Chantoozy with mission statement
P. Bryant | Nottingham, England | 11/12/2006
(4 out of 5 stars)
"Caroline is a chantoozy with a mission statement - to revive the lost art of the French café or cabaret chanson, that intense, wordy, dramatic, passionate style which we on this side of the Channel never came close to, and never really tried either, it's just a bit trop flamboyant for us. It's not pop music. And it's not folk music either, musette or no musette. In this incarnation it's played by a small but impressive cabal of international musicians, which by some magic Caroline managed to round up : there's Oleg Ponomarev (ex-Loyko, currently one third of Koshka) from Habarovsk, Russia on frantic double-stopping violin and baritone guitar; Nigel Clark (from the Scottish Guitar Quartet, see review elsewhere) on guitar-of-all-trades, filling in every corner; Dermot Dunne ("Ireland's leading classical accordionist") on classical accordion - these are on the record, and at gigs you now get Dermot's pal Ariel Hernandez from Buenos Aires (but who now lives in Dublin) filling in for Mr Clark.
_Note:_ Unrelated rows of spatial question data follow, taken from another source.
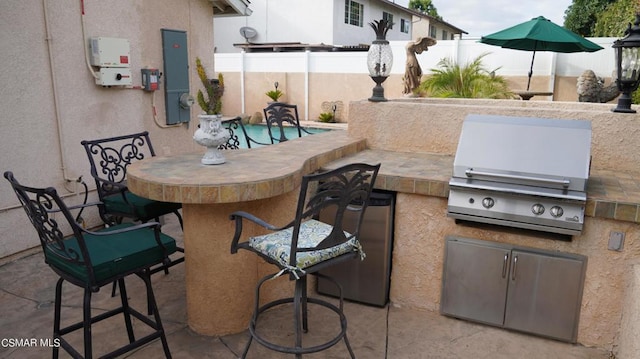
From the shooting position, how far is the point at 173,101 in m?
5.45

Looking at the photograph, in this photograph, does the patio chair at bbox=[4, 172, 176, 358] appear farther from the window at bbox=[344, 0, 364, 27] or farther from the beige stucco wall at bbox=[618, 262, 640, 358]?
the window at bbox=[344, 0, 364, 27]

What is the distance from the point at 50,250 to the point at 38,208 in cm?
29

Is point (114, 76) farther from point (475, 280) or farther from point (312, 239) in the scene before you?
point (475, 280)

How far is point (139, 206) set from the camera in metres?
3.19

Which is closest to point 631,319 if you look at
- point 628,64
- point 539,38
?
point 628,64

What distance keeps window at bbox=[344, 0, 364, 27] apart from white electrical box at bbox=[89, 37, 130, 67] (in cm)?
1344

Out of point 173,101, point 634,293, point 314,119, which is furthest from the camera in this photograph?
point 314,119

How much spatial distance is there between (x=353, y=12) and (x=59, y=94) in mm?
14954

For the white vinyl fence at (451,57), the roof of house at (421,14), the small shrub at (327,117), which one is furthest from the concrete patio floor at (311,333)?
the roof of house at (421,14)

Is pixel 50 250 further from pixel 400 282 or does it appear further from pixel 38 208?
pixel 400 282

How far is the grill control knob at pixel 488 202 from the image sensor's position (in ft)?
9.02

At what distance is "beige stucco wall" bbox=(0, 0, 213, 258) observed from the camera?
12.7ft

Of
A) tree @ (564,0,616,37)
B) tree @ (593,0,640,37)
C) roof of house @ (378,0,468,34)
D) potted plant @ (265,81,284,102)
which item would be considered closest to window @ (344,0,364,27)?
roof of house @ (378,0,468,34)

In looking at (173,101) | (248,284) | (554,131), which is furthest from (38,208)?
(173,101)
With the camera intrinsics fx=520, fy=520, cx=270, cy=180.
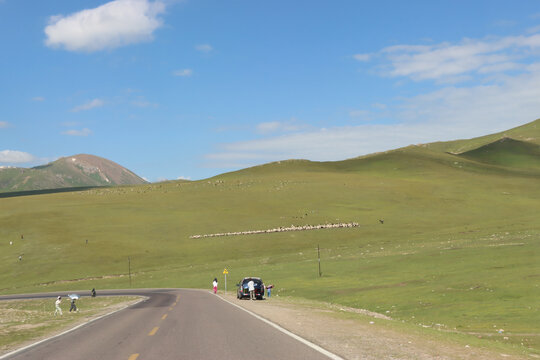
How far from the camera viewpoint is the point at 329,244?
8900 centimetres

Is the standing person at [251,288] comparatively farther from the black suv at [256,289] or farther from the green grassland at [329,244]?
the green grassland at [329,244]

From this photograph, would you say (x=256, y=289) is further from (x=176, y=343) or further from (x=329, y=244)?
(x=329, y=244)

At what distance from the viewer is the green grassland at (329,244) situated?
118 ft

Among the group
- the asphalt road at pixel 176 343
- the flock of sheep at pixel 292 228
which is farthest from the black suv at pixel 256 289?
the flock of sheep at pixel 292 228

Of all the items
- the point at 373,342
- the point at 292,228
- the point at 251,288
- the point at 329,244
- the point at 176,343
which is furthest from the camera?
the point at 292,228

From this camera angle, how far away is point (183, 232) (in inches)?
4008

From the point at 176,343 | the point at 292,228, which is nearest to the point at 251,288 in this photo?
the point at 176,343

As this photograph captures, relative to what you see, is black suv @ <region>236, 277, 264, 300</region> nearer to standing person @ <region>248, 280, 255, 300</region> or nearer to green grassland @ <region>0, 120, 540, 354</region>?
standing person @ <region>248, 280, 255, 300</region>

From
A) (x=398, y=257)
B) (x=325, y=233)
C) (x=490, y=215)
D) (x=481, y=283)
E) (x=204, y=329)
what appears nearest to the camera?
(x=204, y=329)

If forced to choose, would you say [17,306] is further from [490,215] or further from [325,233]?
[490,215]

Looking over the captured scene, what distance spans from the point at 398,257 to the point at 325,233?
35.1 metres

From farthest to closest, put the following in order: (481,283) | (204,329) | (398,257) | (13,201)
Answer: (13,201)
(398,257)
(481,283)
(204,329)

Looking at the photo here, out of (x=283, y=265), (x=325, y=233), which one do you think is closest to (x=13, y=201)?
(x=325, y=233)

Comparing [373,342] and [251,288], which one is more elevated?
[373,342]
My goodness, how very cosmopolitan - I bet they all met one rainy evening in the bar in the Ormond Hotel, over a couple of pints of the landlord's best.
This is splendid stuff for any Jacques Brel fans out there, like me for instance. It's true this style of chanson is for some the stuff of caricature (waltzes, accordions, Gitanes, bread, dreadful love affairs, Picasso and Bracques) but so, of course, is traditional English folk singing, and we all know how great that can be. Caroline is a wonderful singer, she has complete authority over these songs, and I have already made a space on my shelf for her next one.
Disambiguation: I think the title is a reference to Rene Clair's 1966 large-scale drama of the Resistance "Paris brule-t'il?" rather than Jennie Livingston's widely-praised 1990 documentary of black and Latino gay New York balls which is also called "Paris is Burning".